EXERCISE TASK A: Please return, unchanged, the part of the records that opens with the line containing "What is the" and continues through the last line of the records.

Although reluctant to participate any further, Darling is blackmailed when Manning assumes ownership of his outstanding mortgage. Darling, Sharpe, Talley and Manning embark on a new hunt, although Manning is later killed in an accident. The creature is attracted by  hormones Talley cultivated from a dead giant squid, and threatens to sink their vessel. Darling wounds the creature, and its struggling attracts a sperm whale, which kills the squid.

Returning to land, the group are oblivious to the fact that some of the squid's spawn have survived and due to overfishing will grow to adulthood unchallenged.

Adaptation
Beast was adapted into a TV movie called The Beast in 1996, starring William Petersen as Whip Dalton (name change from Darling). Aside from an altered ending with the squid being killed by an explosion instead of a whale, Marcus's character being female, Manning being unrelated to any of the squid's victims and only wanting it as an exhibit for an ocean park, Whip's teenaged daughter having a subplot, and the setting being changed from Bermuda to the Pacific Northwest, the film is regarded as very faithful to the source material. The film was well received and earned high ratings, both earning a nomination in the Daytime Emmy Awards and encouraging future adaptations of Benchley's other works, such as White Shark being adapted as Creature in 1998.

EXERCISE TASK B:
Answer these questions from the passage about Beast:
(i) What kills the squid after Darling wounds it?
(ii) Who starred as Whip Dalton in the 1996 TV movie?
(iii) What was White Shark adapted as, and in what year?

RECORDED DATA:
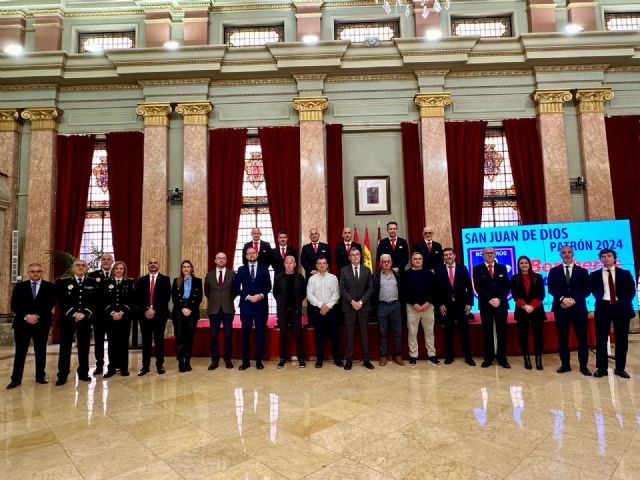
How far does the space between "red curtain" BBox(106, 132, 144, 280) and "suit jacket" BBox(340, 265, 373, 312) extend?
4.05 m

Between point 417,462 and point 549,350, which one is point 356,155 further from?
point 417,462

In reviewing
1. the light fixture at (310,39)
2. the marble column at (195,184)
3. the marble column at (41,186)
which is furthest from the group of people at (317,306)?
the light fixture at (310,39)

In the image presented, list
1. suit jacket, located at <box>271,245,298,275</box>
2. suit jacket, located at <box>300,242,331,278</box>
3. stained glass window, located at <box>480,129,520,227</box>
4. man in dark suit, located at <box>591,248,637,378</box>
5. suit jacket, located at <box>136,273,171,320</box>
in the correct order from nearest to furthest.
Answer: man in dark suit, located at <box>591,248,637,378</box>
suit jacket, located at <box>136,273,171,320</box>
suit jacket, located at <box>300,242,331,278</box>
suit jacket, located at <box>271,245,298,275</box>
stained glass window, located at <box>480,129,520,227</box>

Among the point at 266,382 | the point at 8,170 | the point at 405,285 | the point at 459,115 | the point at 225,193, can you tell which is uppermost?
the point at 459,115

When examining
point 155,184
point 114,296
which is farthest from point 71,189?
point 114,296

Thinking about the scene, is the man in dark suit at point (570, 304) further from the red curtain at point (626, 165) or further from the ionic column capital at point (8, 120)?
the ionic column capital at point (8, 120)

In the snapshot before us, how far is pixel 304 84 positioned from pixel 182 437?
6.07 meters

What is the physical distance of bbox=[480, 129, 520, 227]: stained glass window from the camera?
7.04m

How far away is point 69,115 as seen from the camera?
7211 millimetres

PROBLEM SOLUTION A:
What is the physical distance of bbox=[480, 129, 520, 227]: stained glass window from the camera?
7.04m

How far away is point 69,115 as seen from the camera?
7211 millimetres

PROBLEM SOLUTION B:
(i) A sperm whale
(ii) William Petersen
(iii) Creature, in 1998